I saw an online production recently (the Nightvision Experiment) that frankly didn’t work for me in terms of plot or acting, but used a clever mechanic of delivering the entire story via twitter and youtube. And The Dark Room used just Youtube and it’s annotation function to create a smart, funny sort of video text adventure. There is no reason social media can’t be used to create games, or interactive experiences, and in fact Liliane Lijn was at one point running her Power Game over twitter as well.

Console game partnerships

I don’t think anyone has tried this yet in museums (although the Wellcome Trust did try it as part of their broadcast and games funding work), but I’m sure there is potential here. Obviously museums are unlikely to be able to afford to develop a AAA console game of their own, they cost millions. There are increasing numbers of indie devs producing games for consoles (especially since Unity can output to several of them) for lesser budgets, but still, it’s expensive.

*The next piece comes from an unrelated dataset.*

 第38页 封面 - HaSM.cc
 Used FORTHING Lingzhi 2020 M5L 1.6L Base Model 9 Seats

However, museums do have content. They have stories, settings and objects, and they have all kinds of experts. Many are respected global brands. Might a canny partnership be possible between a console game producer and a museum? Perhaps where a museum can do and fund some development work into the factual elements (or even non factual elements), provide some information, setting, or idea inspiration?

Evaluation

I do go on about this, but this needs to happen more. I’ve just read a fascinating evaluation for a Science Museum game (that I hope will be shared soon) and it was *really* illuminating. I wish I’d seen it earlier. It made me think that we’ve all done enough games now that there should be a pretty good body of knowledge about what works, and what doesn’t, and we should be building on this. Some of this information does get shared at conferences and so on, but it still feels like a lot of museum game development (and other digital development, in fact) happens in the dark.

We can copy other apparent successes, but without knowing in depth information about the player responses, we may just be repeating an empty exercise in gathering hits.

Games people

Museums need to focus on working with people who are good at making games, and not get so hung up on the platforms or technologies. This essay by Suzy Glass isn’t about games specifically, but it could be, and it is absolutely spot on about this issue.

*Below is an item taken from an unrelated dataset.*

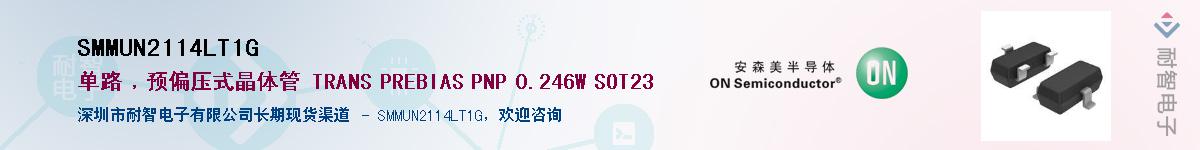 SMMUN2114LT1GӦ-ǵ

Museums also need to be working with those people right from the start of a project, not waiting until they’ve put together an extensively scoped funding proposal without any games expert input. And that means hiring someone, freelance, or full time and paying them from the start. It will be worth the investment. I’d also like to see less of small games and other digital agencies time being wasted by having to jump through multiple time consuming (and therefore expensive) hoops as part of the procurement process, when they have a worse than 5 to 1 chance of getting the commission.

Those are my assorted, random, thoughts, please feel free to add yours!